Re: [Postgres-xc-general] Data Node Scan Performance

SourceForge Headquarters 1320 Columbia Street Suite 310 San Diego, CA 92101 +1 (858) 422-6466

Also, if it helps, this is actually an operational query, not a data warehouse type query.  In this case, we have an object that owns a considerable amount of data below it (in this case, 1:N:M relationships where rows in table A have children in table B and grandchildren in table C).  The operation I want to perform is a scalable clone of the data.  The actually query looks more like the following:

INSERT INTO MyTable SELECT 500 as Id, Foo, Bar from MyTable WHERE Id = $1

For testing purposes (I'm simply tinkering), the data is distributed on Foo and indexed on Id.  So in this case I'm copying the "values" from the old entity to the new entity.  The plan appears to require the data to be retrieved into the coordinator and then dispersed back down into the data nodes.

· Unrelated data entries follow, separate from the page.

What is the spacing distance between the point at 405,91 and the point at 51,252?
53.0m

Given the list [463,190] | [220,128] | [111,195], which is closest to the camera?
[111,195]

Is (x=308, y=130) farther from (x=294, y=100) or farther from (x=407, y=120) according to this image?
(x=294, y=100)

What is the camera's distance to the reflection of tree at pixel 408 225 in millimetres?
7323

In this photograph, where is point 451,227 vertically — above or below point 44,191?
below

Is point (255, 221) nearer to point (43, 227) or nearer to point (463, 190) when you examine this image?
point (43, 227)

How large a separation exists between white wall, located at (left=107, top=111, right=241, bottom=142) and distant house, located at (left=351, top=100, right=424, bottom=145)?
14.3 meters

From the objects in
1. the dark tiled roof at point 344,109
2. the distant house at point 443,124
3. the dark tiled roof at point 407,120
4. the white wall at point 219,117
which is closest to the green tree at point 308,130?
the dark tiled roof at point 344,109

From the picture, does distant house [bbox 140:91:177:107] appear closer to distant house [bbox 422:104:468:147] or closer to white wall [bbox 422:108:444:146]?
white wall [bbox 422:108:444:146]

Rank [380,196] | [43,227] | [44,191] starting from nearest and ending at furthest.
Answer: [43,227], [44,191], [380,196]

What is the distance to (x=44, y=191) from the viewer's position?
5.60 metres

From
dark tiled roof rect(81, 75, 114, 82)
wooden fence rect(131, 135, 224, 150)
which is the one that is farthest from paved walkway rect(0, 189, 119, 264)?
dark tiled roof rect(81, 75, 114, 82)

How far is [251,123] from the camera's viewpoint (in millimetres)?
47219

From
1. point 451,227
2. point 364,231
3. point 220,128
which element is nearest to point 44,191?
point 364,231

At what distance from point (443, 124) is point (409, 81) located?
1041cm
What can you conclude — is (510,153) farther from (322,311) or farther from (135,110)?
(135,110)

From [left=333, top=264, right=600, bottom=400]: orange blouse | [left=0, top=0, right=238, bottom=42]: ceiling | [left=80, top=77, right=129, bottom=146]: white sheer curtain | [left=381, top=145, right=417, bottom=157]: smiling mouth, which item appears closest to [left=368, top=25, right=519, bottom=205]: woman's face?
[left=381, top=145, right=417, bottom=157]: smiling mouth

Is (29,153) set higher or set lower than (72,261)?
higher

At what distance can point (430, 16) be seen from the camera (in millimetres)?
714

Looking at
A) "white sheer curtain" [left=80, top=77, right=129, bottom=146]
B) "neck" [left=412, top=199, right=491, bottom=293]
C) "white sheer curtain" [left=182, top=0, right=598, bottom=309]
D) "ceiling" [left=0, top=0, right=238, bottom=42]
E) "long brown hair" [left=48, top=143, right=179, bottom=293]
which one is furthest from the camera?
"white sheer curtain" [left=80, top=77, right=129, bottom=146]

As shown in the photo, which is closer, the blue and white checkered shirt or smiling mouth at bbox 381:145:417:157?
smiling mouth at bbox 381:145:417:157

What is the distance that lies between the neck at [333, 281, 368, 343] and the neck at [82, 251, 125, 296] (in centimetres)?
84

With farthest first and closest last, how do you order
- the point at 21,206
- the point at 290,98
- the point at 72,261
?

An optimization for this specific problem would be to push the 'INSERT INTO ... SELECT' directly down into the data nodes since there isn't any inherent benefit to the coordinator consuming the data.  The distribution key is identical - so the data will be sent right back to the data node it came from.

Any other thoughts on how to make this performant - if not, I'll go back to my tinkering table.

________________________________
From: Aaron Jackson [aja...@re...]
Sent: Tuesday, April 29, 2014 12:06 AM
To: pos...@li...
Subject: [Postgres-xc-general] Data Node Scan Performance

I have a table that I've distributed by some key K.  When I want to query by some other dimension Q, the coordinator explain plan indicates that it does a Data Node Scan on *table* "_REMOTE_TABLE_QUERY"

Now what I've noticed is that if I have 4 nodes, the coordinator based scan may take 65 seconds, however, the individual date nodes usually finish within 5-10 seconds.  The individual explain plains from each data node reveal nothing.  So my question is, does the coordinator execute the data node scan serially or in parallel - and if it's serially, is there any thought around how to make it parallel?

In the event it is already parallel, is the time differential I'm seeing simply attributed to the coordinator gathering results in preparation to return to the requesting client?

Thanks